Introduction to Hadoop and Big Data
Imagine a scenario wherein you have a Gigabyte of data that you want to process and you have a desktop computer with an RDBMS. The desktop computer will have no problem handling this load. Then your firm starts to grow very quickly and the data goes from 1GB to 10GB and then 100GB. This is when you start to reach the limits of your desktop computer.
Suppose you invest some money and get in a bigger computer with more processing power then you can process up to 10 TB to 100 TB and then you approach the limits of this computer too. Also, now you are asked to feed your application with unstructured data as well coming from Facebook, Sensors, RFID readers etc.
Now, how can you handle this huge amount of data?
Hadoop lets you do so.
Hadoop is an open source project of Apache Software Foundation. Its a framework written in Java developed by Doug Cutting and he named it after his son's toy elephant.

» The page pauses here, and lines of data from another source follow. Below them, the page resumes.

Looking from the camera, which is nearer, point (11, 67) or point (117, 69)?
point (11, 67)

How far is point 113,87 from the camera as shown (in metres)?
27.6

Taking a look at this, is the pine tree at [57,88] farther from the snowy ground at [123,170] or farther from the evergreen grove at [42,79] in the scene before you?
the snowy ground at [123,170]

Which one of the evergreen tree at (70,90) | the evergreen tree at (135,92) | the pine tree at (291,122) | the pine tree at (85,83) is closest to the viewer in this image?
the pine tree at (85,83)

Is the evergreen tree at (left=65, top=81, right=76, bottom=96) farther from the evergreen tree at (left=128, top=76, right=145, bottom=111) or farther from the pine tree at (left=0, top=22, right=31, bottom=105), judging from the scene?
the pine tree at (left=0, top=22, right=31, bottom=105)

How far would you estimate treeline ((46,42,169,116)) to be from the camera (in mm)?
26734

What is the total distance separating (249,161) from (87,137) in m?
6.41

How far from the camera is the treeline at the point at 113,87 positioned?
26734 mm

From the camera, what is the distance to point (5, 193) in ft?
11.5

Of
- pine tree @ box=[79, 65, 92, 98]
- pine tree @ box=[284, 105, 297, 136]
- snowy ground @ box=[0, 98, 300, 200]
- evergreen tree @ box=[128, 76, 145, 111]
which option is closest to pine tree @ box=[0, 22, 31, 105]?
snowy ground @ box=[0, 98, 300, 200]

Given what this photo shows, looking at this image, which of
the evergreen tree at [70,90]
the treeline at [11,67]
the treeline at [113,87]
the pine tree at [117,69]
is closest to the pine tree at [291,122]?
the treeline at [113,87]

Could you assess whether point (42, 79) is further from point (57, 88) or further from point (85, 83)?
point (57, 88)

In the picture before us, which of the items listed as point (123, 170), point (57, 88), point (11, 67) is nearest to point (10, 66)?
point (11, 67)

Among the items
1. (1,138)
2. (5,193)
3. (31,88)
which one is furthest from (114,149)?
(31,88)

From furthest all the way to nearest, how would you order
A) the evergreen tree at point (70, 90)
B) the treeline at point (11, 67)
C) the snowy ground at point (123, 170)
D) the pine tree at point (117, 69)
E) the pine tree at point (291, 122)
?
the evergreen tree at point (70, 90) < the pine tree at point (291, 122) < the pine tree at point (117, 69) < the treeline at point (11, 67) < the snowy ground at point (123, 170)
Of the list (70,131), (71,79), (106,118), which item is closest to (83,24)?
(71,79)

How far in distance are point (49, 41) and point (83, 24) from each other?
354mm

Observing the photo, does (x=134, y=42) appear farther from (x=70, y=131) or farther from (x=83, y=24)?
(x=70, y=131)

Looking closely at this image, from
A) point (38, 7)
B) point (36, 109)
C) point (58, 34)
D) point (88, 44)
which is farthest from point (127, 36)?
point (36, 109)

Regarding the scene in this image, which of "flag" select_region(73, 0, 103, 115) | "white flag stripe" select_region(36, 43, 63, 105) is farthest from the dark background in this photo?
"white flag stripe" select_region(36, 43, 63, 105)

Hadoop uses Google's MapReduce and Google's file system technologies as its foundation.
It is optimised to handle massive amounts of structured and unstructured data with the use of hardware that are relatively inexpensive computers. It is capable of doing massive parallel processing but that being a batch process, the response time is not immediate.
Hadoop replicates its data among different computers so that if one computer goes down, the data can be processed from another computer. This is called Mirroring or RAID 2 architecture.
Hadoop is not suitable for OLTP loads where data is randomly scattered on a structured data platform like RDBMS. Hadoop can also not be used for OLAP loads where data is sequentially accessed on a structured data platform to generate reports that provide business intelligence.
Hadoop is used for Big Data. It compliments OLTP and OLAP. It is in no way a replacement to RDBMS.
So now what is Big Data?
Big Data is a term used to describe large collections of data (also known as datasets) that may be unstructured, and grow so large and quickly that it is difficult to manage with regular database or statistics tools.
Now with all the advantages of Hadoop there are some cons too. As Hadoop processes data randomly, it is not suitable for processing transactions. It doesn't suit low data latency scenarios and is also not good where work cannot be parallelized.